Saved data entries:
══════════
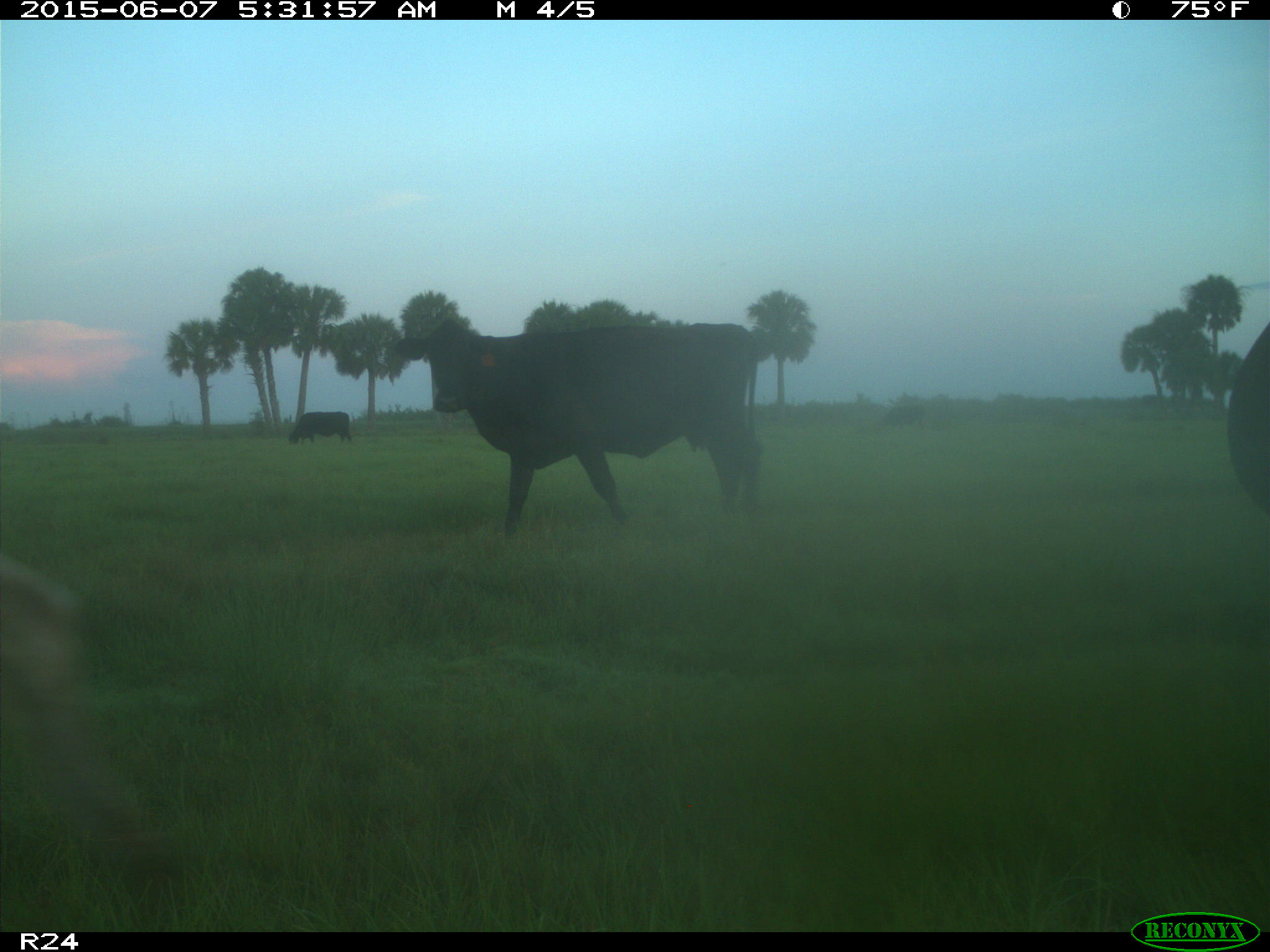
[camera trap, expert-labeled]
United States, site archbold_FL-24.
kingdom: Animalia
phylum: Chordata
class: Mammalia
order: Artiodactyla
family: Bovidae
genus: Bos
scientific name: Bos taurus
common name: domestic cow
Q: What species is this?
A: Bos taurus (domestic cow).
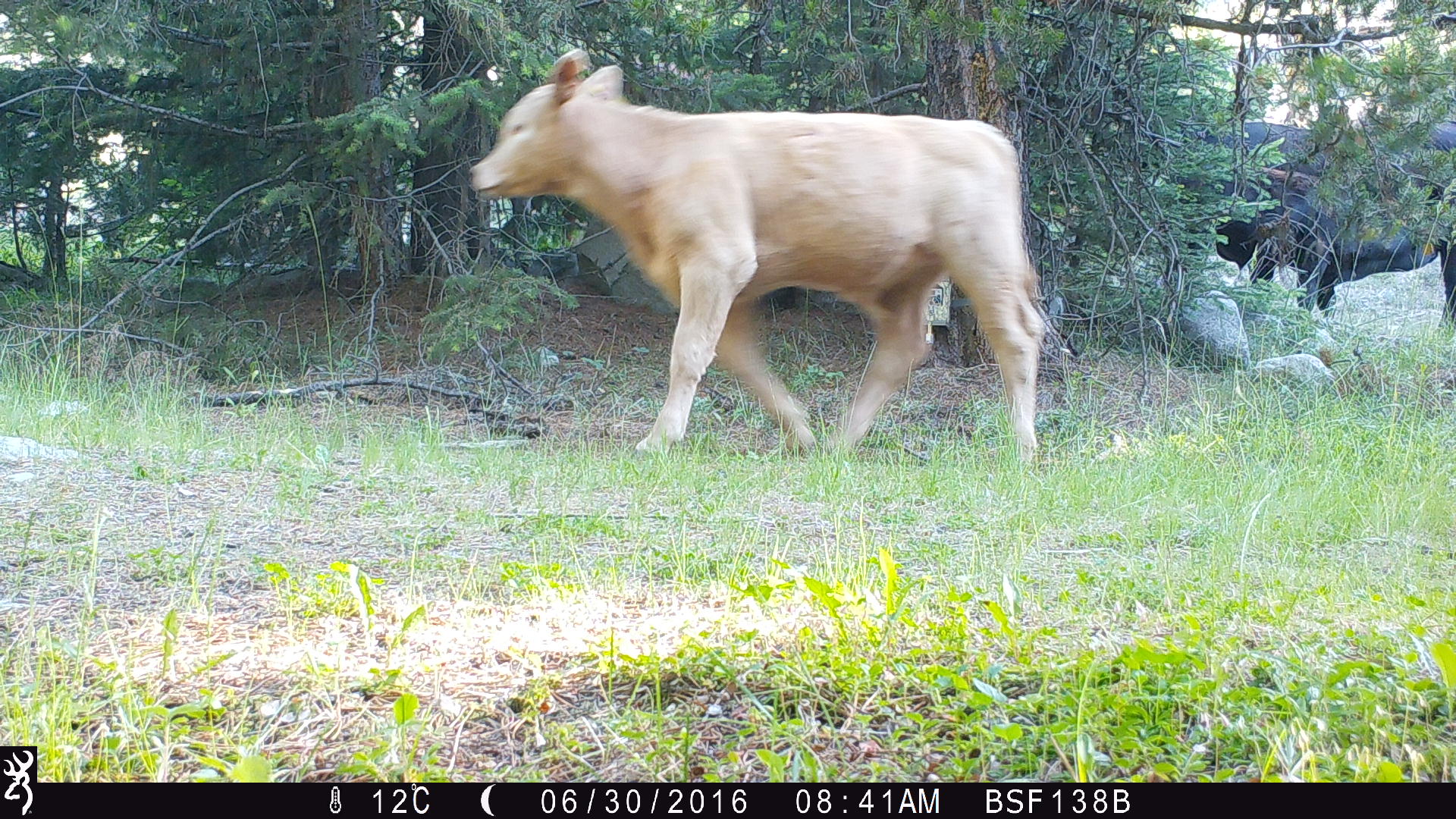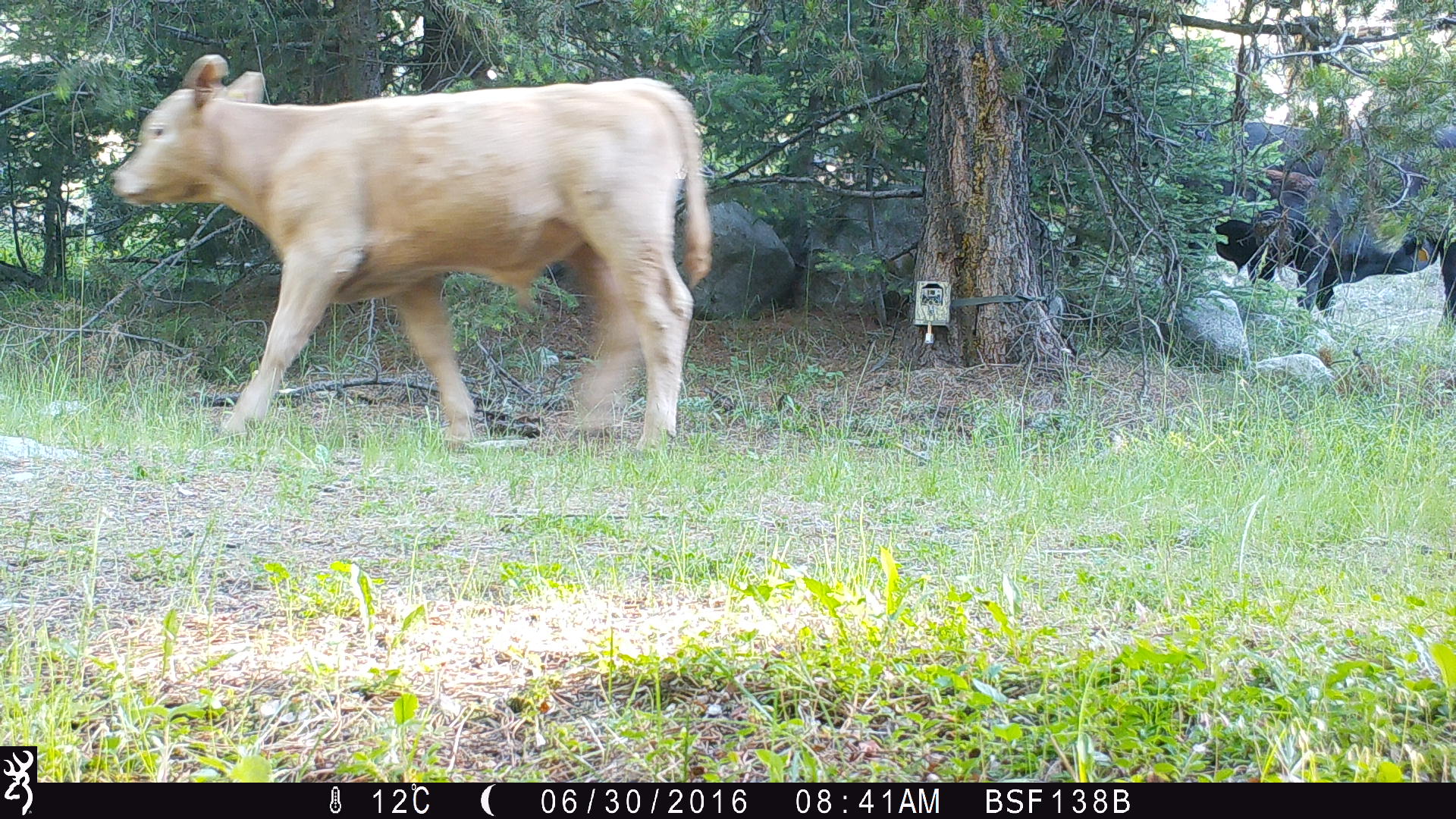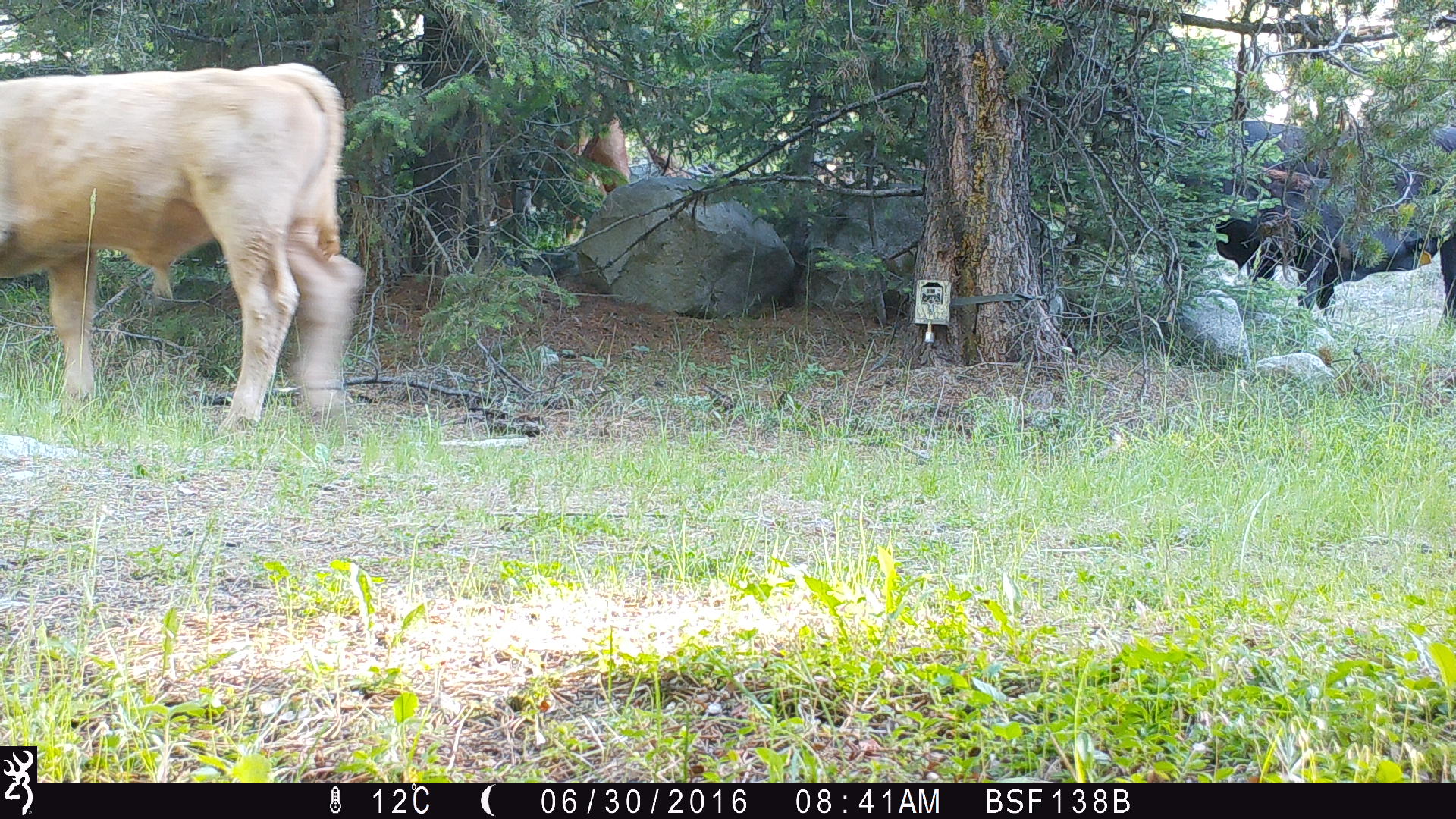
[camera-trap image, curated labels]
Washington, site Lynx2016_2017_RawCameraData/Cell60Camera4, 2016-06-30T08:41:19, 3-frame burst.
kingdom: Animalia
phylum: Chordata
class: Mammalia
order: Artiodactyla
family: Bovidae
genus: Bos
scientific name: Bos taurus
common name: domestic cattle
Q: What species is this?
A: Domestic cattle (Bos taurus).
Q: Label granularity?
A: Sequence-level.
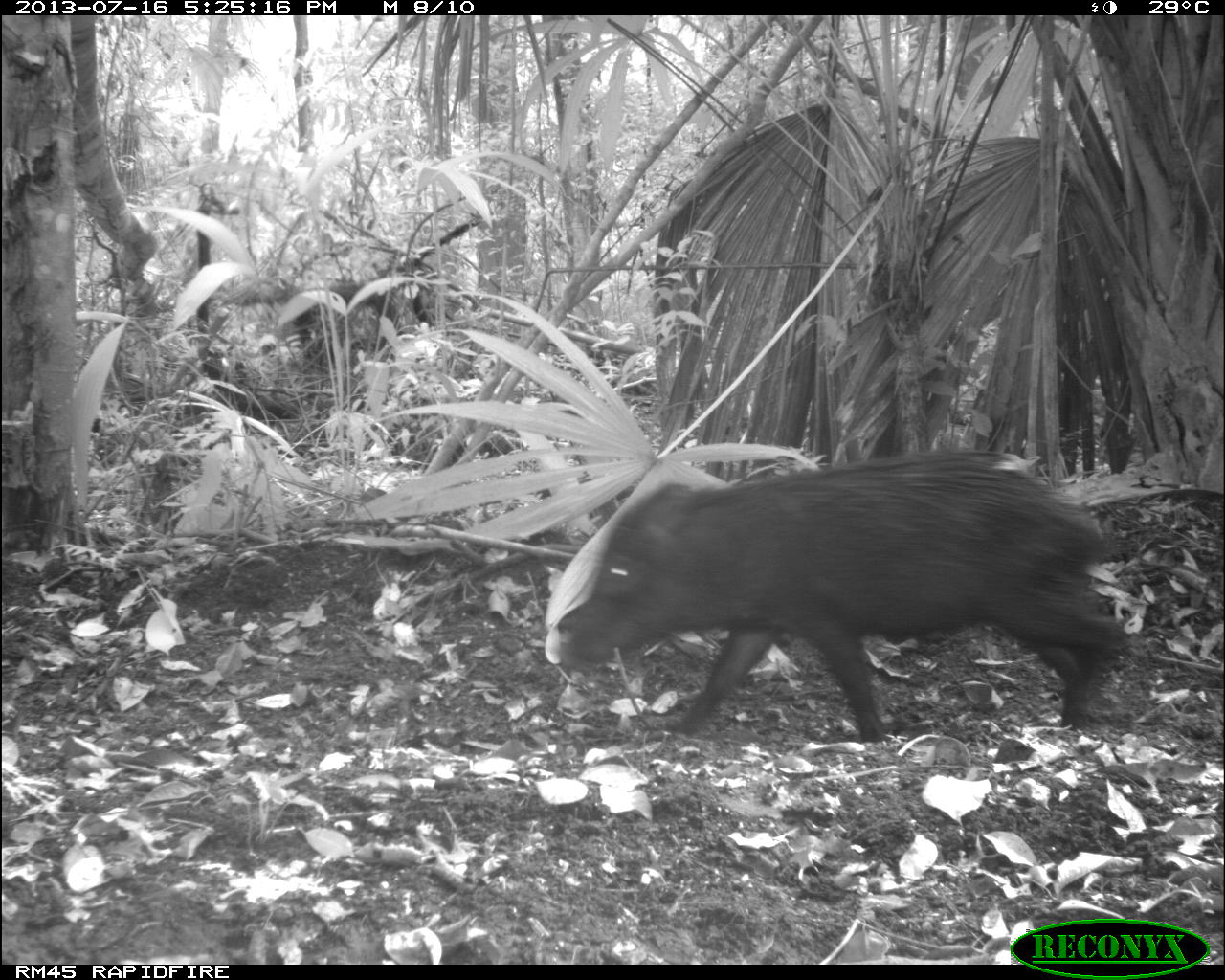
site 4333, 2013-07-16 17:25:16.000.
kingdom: Animalia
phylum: Chordata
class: Mammalia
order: Artiodactyla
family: Tayassuidae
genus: Tayassu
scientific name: Tayassu pecari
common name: white-lipped peccary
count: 1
══════════
[EXERCISE REQUIREMENTS]
Please print the entries shown above again, exactly, and skip the pictures.

[ANSWER]
[camera trap, expert-labeled]
United States, site archbold_FL-24.
kingdom: Animalia
phylum: Chordata
class: Mammalia
order: Artiodactyla
family: Bovidae
genus: Bos
scientific name: Bos taurus
common name: domestic cow
Q: What species is this?
A: Bos taurus (domestic cow).
[camera-trap image, curated labels]
Washington, site Lynx2016_2017_RawCameraData/Cell60Camera4, 2016-06-30T08:41:19, 3-frame burst.
kingdom: Animalia
phylum: Chordata
class: Mammalia
order: Artiodactyla
family: Bovidae
genus: Bos
scientific name: Bos taurus
common name: domestic cattle
Q: What species is this?
A: Domestic cattle (Bos taurus).
Q: Label granularity?
A: Sequence-level.
site 4333, 2013-07-16 17:25:16.000.
kingdom: Animalia
phylum: Chordata
class: Mammalia
order: Artiodactyla
family: Tayassuidae
genus: Tayassu
scientific name: Tayassu pecari
common name: white-lipped peccary
count: 1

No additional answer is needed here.